Enforcement: transitionSessionState

The transitionSessionState helper in MessageRouterLive.ts is the single point through which all state transitions flow. It validates the proposed transition against the guard map, updates the session’s ConnectionState ref, persists the new status to the registry database, and broadcasts the change to all subscribers:
const transitionSessionState = (
  tenantId: string,
  sessionId: string,
  cs: ConnectionState,
  newState: SessionState,
) =>
  Effect.gen(function* () {
    const current = yield* Ref.get(cs.sessionState)
    if (current !== newState && !VALID_TRANSITIONS[current].has(newState)) {
      yield* Effect.logWarning(
        `Invalid state transition for session ${sessionId}: ${current} -> ${newState} (rejected)`
      )
      return
    }
    yield* Ref.set(cs.sessionState, newState)
    yield* registry.updateStatus(tenantId, sessionId, newState).pipe(Effect.ignore)
    yield* broadcaster.tenantEvent(tenantId, {
      type: "session_updated",
      session: { id: sessionId, status: newState },
    })
  })
Invalid transitions are logged and skipped — they are never silently applied, and they never throw. This defensive posture ensures that a misbehaving upstream agent cannot drive the gateway’s state machine into an illegal configuration.
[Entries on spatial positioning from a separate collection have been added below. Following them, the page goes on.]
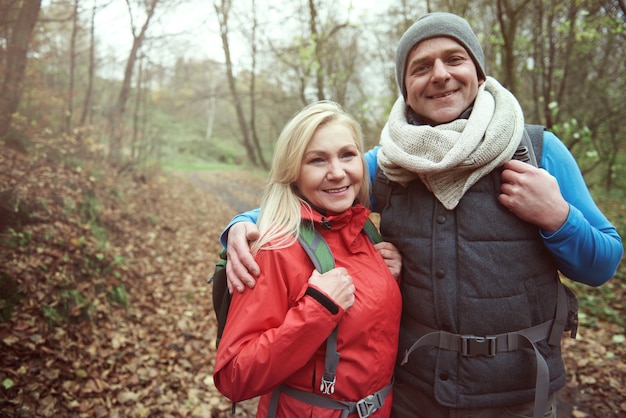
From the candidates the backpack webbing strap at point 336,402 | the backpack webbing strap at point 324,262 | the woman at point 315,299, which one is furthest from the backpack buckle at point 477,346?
the backpack webbing strap at point 324,262

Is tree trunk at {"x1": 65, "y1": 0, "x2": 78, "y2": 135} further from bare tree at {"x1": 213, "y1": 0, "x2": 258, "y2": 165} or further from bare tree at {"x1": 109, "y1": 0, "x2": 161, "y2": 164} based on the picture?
bare tree at {"x1": 213, "y1": 0, "x2": 258, "y2": 165}

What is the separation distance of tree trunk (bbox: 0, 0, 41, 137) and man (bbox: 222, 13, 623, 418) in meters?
6.73

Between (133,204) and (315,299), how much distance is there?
8.76 m

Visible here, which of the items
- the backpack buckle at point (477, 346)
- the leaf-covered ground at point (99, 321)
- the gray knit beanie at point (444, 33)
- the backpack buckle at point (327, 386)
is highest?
the gray knit beanie at point (444, 33)

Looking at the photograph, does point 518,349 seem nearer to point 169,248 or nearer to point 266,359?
point 266,359

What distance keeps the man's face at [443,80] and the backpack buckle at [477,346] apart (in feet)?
3.42

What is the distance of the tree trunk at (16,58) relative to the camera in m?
6.12

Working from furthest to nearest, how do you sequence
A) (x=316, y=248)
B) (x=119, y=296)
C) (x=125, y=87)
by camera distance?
1. (x=125, y=87)
2. (x=119, y=296)
3. (x=316, y=248)

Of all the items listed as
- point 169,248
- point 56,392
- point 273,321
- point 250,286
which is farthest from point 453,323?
point 169,248

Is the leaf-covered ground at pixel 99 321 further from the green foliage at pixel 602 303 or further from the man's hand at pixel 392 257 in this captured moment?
the man's hand at pixel 392 257

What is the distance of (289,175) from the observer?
1.91 metres

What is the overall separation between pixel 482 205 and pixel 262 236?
103 centimetres

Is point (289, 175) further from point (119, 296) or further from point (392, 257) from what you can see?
Answer: point (119, 296)

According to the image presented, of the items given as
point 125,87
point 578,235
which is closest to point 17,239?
point 578,235
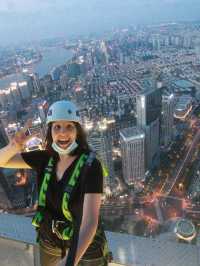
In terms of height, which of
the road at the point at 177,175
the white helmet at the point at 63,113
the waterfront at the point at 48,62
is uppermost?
the white helmet at the point at 63,113

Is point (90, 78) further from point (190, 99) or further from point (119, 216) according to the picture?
point (119, 216)

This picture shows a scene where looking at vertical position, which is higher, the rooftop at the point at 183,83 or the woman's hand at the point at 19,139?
the woman's hand at the point at 19,139

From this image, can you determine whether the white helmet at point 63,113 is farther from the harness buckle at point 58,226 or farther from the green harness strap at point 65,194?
the harness buckle at point 58,226

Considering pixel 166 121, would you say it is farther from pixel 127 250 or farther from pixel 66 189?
pixel 66 189

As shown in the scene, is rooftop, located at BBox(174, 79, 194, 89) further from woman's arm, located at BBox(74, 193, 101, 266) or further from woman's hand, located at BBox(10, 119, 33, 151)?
woman's arm, located at BBox(74, 193, 101, 266)

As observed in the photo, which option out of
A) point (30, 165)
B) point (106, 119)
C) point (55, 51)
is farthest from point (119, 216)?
point (55, 51)

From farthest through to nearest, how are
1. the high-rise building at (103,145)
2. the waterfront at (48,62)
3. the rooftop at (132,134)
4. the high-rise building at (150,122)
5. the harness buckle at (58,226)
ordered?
the waterfront at (48,62) < the high-rise building at (150,122) < the rooftop at (132,134) < the high-rise building at (103,145) < the harness buckle at (58,226)

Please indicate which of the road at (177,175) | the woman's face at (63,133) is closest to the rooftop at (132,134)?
the road at (177,175)

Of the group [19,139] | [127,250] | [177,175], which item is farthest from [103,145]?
[19,139]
ConnectionState: Per-Connection Typed Refs

Each active session gets its own ConnectionState — a struct of Effect Ref values that track the full in-flight state of the session. This replaces the scattered, untyped state that accumulates in less structured architectures.
export interface ConnectionState {
  // Turn tracking
  readonly turnId: Ref.Ref<string | null>
  readonly fullContent: Ref.Ref<string>
  readonly stopRequested: Ref.Ref<boolean>
  readonly turnStopped: Ref.Ref<boolean>

  // Tool call tracking
  readonly pendingToolCalls: Ref.Ref<Map<string, { toolName: string; startedAt: number }>>
  readonly completedToolIds: Ref.Ref<Set<string>>
  readonly persistedToolCallIds: Ref.Ref<Set<string>>

  // Thinking
  readonly isThinking: Ref.Ref<boolean>
  readonly thinkingContent: Ref.Ref<string>

  // Interactive
  readonly deferredInteractiveMessage: Ref.Ref<DeferredInteractiveMessage | null>
  readonly pendingApproval: Ref.Ref<boolean>

  // Billing
  readonly currentReservation: Ref.Ref<CreditReservation | null>
  readonly lastContextUsage: Ref.Ref<ContextUsage | null>

  // Sequencing
  readonly messageIdStack: Ref.Ref<string[]>
  readonly acked: Ref.Ref<boolean>

  // Session state
  readonly sessionState: Ref.Ref<SessionState>
}

resetTurnState

At the start of each new turn, resetTurnState clears all turn-specific refs back to their initial values. This ensures no state leaks between turns:
export const resetTurnState = (cs: ConnectionState): Effect.Effect<void> =>
  Effect.gen(function* () {
    yield* Ref.set(cs.turnId, null)
    yield* Ref.set(cs.fullContent, "")
    yield* Ref.set(cs.stopRequested, false)
    yield* Ref.set(cs.turnStopped, false)
    yield* Ref.set(cs.pendingToolCalls, new Map())
    yield* Ref.set(cs.completedToolIds, new Set())
    yield* Ref.set(cs.persistedToolCallIds, new Set())
    yield* Ref.set(cs.isThinking, false)
    yield* Ref.set(cs.thinkingContent, "")
    yield* Ref.set(cs.deferredInteractiveMessage, null)
    yield* Ref.set(cs.pendingApproval, false)
    yield* Ref.set(cs.currentReservation, null)
    yield* Ref.set(cs.lastContextUsage, null)
    yield* Ref.set(cs.acked, false)
  })

Stale Session Recovery

After a gateway restart, no Podium connections survive. Any session that was in a non-idle state at the time of shutdown is stale by definition — its ConnectionState refs no longer exist, and its Podium WebSocket is gone. The reconcileStaleSessions function runs on startup for each tenant. It queries all sessions not in "inactive" state and resets them:
export const reconcileStaleSessions = (tenantId: string) =>
  Effect.gen(function* () {
    const registry = yield* SessionRegistryService
    const staleSessions = yield* registry.listNonIdle(tenantId)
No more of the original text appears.